The answer given is:
MATCH path = (e:Employee)<-[:REPORTS_TO*]-(sub)
WITH e, sub, [person in NODES(path) | person.employeeID][1..-1] AS path
RETURN e.employeeID AS manager, sub.employeeID AS employee, CASE WHEN size(path) = 0 THEN "Direct Report" ELSE path END AS via
ORDER BY size(path);
I need help in understanding what this part of the query is doing: [person in NODES(path) | person.employeeID][1..-1]
So the first part of the bolded section ([person in NODES(path) | person.employeeID]) is list comprehension, used for extraction and filtering of list elements (though there's no filtering in play here, as there is no WHERE clause present).
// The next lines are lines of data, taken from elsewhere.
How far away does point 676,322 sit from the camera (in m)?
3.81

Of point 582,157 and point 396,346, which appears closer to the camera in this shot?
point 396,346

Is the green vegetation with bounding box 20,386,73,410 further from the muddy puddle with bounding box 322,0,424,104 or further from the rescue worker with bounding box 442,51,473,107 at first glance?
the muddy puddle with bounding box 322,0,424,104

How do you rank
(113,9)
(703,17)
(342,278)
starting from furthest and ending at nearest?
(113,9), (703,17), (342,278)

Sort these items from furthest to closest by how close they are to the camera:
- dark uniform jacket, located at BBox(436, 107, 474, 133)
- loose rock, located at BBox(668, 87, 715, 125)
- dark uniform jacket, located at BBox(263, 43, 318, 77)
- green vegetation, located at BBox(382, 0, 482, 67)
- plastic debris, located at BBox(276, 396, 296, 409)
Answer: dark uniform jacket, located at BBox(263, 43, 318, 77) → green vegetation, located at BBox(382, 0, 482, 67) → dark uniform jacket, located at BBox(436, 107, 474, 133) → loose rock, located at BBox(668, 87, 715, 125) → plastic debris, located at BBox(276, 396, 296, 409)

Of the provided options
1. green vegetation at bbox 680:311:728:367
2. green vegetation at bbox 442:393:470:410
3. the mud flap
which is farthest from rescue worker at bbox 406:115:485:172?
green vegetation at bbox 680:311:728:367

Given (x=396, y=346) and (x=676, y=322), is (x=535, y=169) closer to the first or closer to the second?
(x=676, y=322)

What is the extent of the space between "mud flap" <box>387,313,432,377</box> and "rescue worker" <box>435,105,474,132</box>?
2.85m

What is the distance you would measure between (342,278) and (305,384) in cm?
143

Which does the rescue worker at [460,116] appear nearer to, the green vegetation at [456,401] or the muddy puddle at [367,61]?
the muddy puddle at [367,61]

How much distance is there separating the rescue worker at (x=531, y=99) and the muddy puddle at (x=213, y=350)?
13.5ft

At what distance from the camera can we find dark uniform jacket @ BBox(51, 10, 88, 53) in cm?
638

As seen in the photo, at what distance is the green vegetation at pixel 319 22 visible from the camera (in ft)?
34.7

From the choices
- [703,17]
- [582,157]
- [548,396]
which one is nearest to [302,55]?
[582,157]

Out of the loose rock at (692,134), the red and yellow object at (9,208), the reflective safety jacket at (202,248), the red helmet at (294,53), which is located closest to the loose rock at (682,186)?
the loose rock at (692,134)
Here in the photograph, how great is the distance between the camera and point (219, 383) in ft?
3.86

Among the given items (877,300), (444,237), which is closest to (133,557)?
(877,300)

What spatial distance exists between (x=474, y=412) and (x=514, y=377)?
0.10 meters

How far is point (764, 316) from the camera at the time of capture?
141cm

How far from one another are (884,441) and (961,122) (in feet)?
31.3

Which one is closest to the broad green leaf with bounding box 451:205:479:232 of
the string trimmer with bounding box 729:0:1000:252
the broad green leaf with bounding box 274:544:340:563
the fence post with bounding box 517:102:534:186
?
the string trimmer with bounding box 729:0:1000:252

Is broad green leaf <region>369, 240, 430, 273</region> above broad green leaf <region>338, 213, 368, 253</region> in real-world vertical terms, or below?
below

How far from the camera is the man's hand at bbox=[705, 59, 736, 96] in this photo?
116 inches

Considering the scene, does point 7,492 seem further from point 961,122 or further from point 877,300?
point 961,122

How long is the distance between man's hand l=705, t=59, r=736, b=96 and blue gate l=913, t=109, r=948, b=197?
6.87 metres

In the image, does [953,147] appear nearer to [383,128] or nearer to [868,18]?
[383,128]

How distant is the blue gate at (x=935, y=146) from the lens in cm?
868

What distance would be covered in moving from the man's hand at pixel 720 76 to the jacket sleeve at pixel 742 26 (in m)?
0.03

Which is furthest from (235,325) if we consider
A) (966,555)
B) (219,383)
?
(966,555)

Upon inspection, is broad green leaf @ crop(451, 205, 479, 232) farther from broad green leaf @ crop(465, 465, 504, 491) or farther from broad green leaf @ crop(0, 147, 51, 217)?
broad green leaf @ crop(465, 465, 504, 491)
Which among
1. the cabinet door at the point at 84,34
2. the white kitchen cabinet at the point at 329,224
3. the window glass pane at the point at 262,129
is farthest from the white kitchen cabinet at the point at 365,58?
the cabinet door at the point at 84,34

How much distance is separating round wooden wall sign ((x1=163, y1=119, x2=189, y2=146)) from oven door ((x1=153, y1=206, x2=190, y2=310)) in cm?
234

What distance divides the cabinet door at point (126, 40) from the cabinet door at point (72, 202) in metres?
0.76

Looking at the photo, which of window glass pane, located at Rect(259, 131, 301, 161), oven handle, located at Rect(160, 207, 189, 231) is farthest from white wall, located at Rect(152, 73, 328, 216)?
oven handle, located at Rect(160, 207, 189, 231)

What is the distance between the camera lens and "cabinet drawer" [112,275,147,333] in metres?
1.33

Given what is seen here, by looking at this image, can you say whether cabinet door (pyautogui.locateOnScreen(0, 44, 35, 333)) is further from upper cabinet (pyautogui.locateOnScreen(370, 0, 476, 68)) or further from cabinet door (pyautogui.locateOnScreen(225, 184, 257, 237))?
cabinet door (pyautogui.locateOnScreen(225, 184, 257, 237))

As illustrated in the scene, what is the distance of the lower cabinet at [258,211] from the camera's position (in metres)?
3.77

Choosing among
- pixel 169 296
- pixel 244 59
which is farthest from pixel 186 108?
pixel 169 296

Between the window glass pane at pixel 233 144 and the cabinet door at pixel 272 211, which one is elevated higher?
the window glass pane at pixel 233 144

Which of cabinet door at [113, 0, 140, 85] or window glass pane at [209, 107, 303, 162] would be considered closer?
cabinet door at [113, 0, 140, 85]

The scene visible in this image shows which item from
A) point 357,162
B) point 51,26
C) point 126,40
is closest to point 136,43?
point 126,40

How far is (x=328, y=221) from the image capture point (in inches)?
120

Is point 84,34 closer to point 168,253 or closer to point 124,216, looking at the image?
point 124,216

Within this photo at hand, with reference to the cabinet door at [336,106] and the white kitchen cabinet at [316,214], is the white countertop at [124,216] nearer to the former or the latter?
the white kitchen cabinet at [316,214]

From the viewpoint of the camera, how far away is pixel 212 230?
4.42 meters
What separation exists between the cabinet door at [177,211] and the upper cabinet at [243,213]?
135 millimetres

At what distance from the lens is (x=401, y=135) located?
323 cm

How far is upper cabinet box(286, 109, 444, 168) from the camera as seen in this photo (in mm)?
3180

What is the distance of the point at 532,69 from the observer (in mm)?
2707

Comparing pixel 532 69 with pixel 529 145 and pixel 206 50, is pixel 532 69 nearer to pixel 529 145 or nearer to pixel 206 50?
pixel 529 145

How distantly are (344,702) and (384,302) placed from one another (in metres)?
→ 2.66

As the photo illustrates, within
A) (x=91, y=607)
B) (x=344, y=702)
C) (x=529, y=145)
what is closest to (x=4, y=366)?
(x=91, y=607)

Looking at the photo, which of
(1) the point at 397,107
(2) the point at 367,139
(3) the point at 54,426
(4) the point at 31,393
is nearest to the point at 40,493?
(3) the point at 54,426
In this case, we have a path from the matched pattern, and for all the nodes that make up that path (this is a list of nodes), we're extracting out the employeeID and using that to populate a list.
The last part of the bolded section ([1..-1]) is taking a slice of that list of employee ids. Since lists are using 0-based indexing, we're skipping the first element of the list (which we know is e), and the -1 at the upper bound means we're subtracting from the end, so we're dropping the last element of the list (which we know is sub).
The result of that is we're getting a list of the employeeIDs of all the employees in the reporting chain between (not including) e and sub.